Goal of the exercise → Write out the part of the Paul Wekesa text below word for word, starting at "Paul Wekesa (born" and ending at "Seoul in 1995.".
------ Provided passage ------
Paul Wekesa (born 2 July 1967) is a former professional tennis player from Kenya. He won 3 doubles titles, achieved a career-high singles ranking of World No. 100 and reached two tour-level quarterfinals at Auckland in 1989 and Seoul in 1995.

Tennis career
Prior to turning professional, he won the doubles tournament at the 1987 Division II NCAA Men's Tennis Championships while attending Chapman University. During his career, Wekesa won 3 ATP Tour doubles titles.  He reached the quarterfinals in doubles at the 1992 Australian Open.
Wekesa won a bronze medal at the 1987 All-Africa Games held in Nairobi, Kenya. He is the only Kenyan tennis player to reach Top 100 of ATP rankings. He also features for the Kenya Davis Cup team and was still active in 1998. He was the first player to be beaten by Tim Henman in the main draw of a Grand Slam tournament, at Wimbledon in 1995.
------ Source excerpt ------
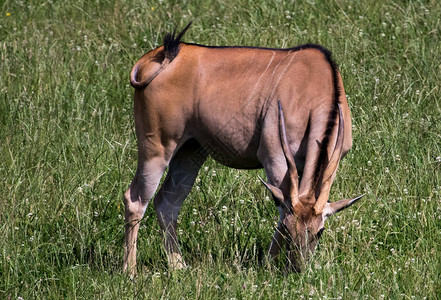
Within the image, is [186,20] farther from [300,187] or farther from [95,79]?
[300,187]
------
Reply →
Paul Wekesa (born 2 July 1967) is a former professional tennis player from Kenya. He won 3 doubles titles, achieved a career-high singles ranking of World No. 100 and reached two tour-level quarterfinals at Auckland in 1989 and Seoul in 1995.